– Ну, мать, вы с Лизой как хотите, а я больше не могу… Вели подавать…

Лизу тоже звали к столу, но она отказалась и, закрывшись в своей комнате, продолжала ходить, чутко прислушиваясь – не позвонят ли…

Лишь в восьмом часу, когда в театр идти уже было поздно, послышался знакомый голос в передней; и к Лизе, не снимая плаща, вбежал Стрешнев. Он глубоко дышал, лицо пылало, глаза светились.

– Лизок, милая, прости великодушно, я не мог… Случилось такое, чего я никак не ожидал… Я прибежал, чтоб извиниться и обрадовать тебя… Собирайся!

– Я давно готова! – стараясь казаться спокойной, сказала Лиза. – Жду тебя.

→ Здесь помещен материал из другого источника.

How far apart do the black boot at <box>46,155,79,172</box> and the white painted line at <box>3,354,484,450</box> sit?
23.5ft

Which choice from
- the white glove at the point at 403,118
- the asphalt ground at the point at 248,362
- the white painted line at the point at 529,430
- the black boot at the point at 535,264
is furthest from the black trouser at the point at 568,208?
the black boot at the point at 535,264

– Да нет, не то… Надень что-нибудь попроще. Мы идем в другое место… Знаю, ты будешь обрадована.

– Куда же?

– На тайную сходку. Я встретил Николая. Мы почти два часа бродили по городу… Он пригласил обоих… Ты представить не можешь – будут выступать Перовская и Желябов.

– Что ты, Сережа, где же это? – сразу забыв все треволнения и обиды, спросила Лиза.

– Точно не знаю, но где-то близко… Нас ждет Николай.

– Неужели?! – воскликнула Лиза и, выпроводив Сергея в другую комнату, быстро стала переодеваться…

Кибальчич, Лиза и Стрешнев на цыпочках вошли в просторную комнату. Из-под широкого абажура висящей лампы падал мягкий желтоватый свет на одухотворенные лица людей, собравшихся за чайным столом.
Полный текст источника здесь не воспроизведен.